Some of you may be familiar with the so-called Poor Man's Carving Vise featured in WCI Issue #5. The vise was built by Lynn Diel, based on a 1797 design. I found it also featured in Jerry Hartzell's blog.
The real beauty of the vise is that it is flexible, allowing the user to turn and angle the carving to just about any position. It is also very inexpensive - under $20. But it has a serious achille's heel. The point where the armature (the smaller pipe) passes through the eye bolt is just not enough bearing surface and the carving block will move if you put much force behind a carving tool. This forces you to use one hand to support the block and now you have a very unsafe situation. The taller the carving and the more of a horizontal position it's in, the more it will move. Forget using a mallet behind your tool.
As I said, the vise is flexible and one of the adjustments is the armature post being able to move up and down through the eye bolt. I found that I almost never need to make that adjustment, so I'm willing to give it up for a more secure vise. The solution is fairly apparent - simply weld the pipe to the eye of the bolt. Reading some of the comments on Jerry's vise reveals others have been successful with that very solution. I even have a friend that would probably do the welding for me at no cost. I'm all about no cost and I felt there might be other solutions. There is! But it took a few failed efforts to get there.

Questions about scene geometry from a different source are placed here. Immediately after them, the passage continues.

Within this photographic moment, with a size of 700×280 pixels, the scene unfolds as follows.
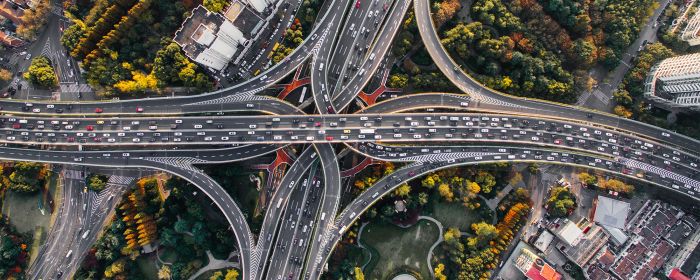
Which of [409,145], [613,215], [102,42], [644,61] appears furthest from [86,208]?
[644,61]

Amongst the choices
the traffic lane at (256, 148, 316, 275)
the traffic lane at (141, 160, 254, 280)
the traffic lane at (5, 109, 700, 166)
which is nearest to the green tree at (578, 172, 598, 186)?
the traffic lane at (5, 109, 700, 166)

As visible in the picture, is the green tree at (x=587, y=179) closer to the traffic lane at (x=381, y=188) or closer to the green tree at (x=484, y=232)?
the traffic lane at (x=381, y=188)

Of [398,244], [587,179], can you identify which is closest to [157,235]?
[398,244]

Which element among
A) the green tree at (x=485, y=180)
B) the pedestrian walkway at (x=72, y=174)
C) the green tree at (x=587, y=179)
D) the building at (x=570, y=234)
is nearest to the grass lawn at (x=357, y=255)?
the green tree at (x=485, y=180)

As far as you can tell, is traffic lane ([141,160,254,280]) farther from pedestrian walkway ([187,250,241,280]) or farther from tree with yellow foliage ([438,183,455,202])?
tree with yellow foliage ([438,183,455,202])

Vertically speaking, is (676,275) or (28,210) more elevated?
(676,275)

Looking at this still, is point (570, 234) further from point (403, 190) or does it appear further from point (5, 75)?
point (5, 75)
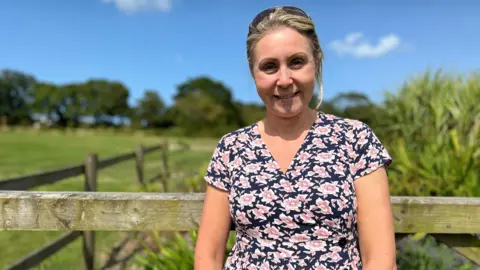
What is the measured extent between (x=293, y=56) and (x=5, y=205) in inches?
53.0

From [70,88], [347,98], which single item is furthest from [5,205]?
[70,88]

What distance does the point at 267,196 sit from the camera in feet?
4.91

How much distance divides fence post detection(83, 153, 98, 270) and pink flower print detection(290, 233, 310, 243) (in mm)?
3191

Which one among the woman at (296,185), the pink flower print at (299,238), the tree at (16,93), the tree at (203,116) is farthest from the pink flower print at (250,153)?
the tree at (16,93)

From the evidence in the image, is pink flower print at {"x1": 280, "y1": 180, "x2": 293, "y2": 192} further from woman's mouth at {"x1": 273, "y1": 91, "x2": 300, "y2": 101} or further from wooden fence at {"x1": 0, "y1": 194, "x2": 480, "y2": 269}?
wooden fence at {"x1": 0, "y1": 194, "x2": 480, "y2": 269}

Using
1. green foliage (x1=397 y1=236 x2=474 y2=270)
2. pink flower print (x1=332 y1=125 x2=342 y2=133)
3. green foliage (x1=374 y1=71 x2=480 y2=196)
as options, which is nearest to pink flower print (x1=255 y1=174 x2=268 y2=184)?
pink flower print (x1=332 y1=125 x2=342 y2=133)

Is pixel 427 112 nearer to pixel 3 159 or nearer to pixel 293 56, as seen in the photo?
pixel 293 56

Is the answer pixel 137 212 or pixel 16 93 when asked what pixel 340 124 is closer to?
pixel 137 212

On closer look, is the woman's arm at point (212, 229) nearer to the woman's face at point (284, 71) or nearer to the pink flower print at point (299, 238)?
the pink flower print at point (299, 238)

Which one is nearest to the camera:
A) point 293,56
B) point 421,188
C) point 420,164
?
point 293,56

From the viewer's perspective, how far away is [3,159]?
15336 mm

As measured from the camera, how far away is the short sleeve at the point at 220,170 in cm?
161

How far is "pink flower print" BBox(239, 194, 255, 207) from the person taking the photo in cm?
151

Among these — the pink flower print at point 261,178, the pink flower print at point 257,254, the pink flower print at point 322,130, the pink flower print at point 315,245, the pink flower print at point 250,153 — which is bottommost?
the pink flower print at point 257,254
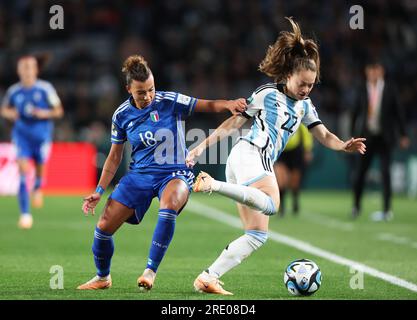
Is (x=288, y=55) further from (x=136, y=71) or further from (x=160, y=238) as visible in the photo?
(x=160, y=238)

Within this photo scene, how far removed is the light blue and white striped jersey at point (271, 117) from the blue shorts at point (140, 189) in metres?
0.67

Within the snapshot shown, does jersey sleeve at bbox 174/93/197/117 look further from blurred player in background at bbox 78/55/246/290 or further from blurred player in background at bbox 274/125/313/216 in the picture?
blurred player in background at bbox 274/125/313/216

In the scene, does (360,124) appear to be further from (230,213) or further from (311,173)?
(311,173)

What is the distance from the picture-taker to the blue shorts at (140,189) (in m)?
7.77

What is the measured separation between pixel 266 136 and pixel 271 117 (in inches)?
5.9

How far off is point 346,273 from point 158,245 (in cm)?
218

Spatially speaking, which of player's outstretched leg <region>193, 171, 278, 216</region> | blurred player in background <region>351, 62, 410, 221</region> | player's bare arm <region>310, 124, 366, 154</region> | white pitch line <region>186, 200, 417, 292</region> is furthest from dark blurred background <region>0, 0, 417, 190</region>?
player's outstretched leg <region>193, 171, 278, 216</region>

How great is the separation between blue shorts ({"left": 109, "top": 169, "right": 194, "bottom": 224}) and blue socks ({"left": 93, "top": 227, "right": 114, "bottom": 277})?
0.75ft

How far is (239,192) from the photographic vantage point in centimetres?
726

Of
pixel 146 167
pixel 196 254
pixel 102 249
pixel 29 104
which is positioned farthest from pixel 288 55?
pixel 29 104

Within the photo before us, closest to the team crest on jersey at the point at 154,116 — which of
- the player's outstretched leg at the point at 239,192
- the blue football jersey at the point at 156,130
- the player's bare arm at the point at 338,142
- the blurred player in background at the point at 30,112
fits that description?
the blue football jersey at the point at 156,130

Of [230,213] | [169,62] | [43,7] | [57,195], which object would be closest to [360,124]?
[230,213]
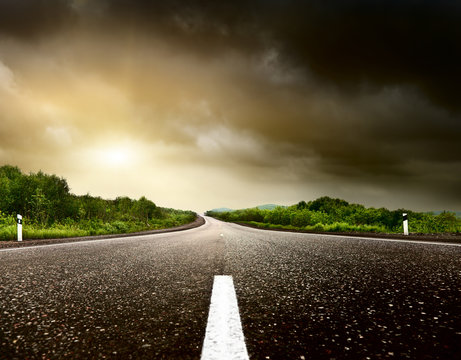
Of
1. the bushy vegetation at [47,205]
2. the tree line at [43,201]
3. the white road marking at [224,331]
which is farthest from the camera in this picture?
the tree line at [43,201]

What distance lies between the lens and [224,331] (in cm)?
149

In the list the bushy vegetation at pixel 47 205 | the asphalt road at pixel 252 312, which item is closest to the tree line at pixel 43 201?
→ the bushy vegetation at pixel 47 205

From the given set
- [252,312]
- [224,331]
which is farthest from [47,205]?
[224,331]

The solution I came up with is even less expensive than the original. I decided to scrap the pipe and flange that mount to the carving block altogether. In it's place, I cut a scrap of maple to about 1 1/2" X 1 1/2" X 3". In my odds 'n' ends bin, I found a sort of "L" bolt (1/4" X 4") with a fender washer and wing nut. Through the middle of the maple block I drilled a hole and then carved a little mortise for the "L" part. Then I drilled two "pocket holes" for the screws to mount the block to my carving blank. This rig worked about as good as the pipe version - still moves. First failure: the torque I needed to keep the block for moving bent the fender washer. I added two more washers. Second failure: the "L" part of the bolt bent. I realized I would need more than a 1/4". It turned out the "L" bolt was too specialized and I had to find another solution. I decided to try a 3/3" X 6" Carriage Bolt. (The square part of the bolt should hold is it was jammed tight into the maple). Well, that worked better, but still some movement. I filed some radial grooves in the end of the T-pipe, - the problematic bearing surface. I used a large wrench for extra torque and I seem to have solved my problem! Now I can even bang away with a carvers mallet and the block stays secure. I'm still going to get that pipe welded as a backup!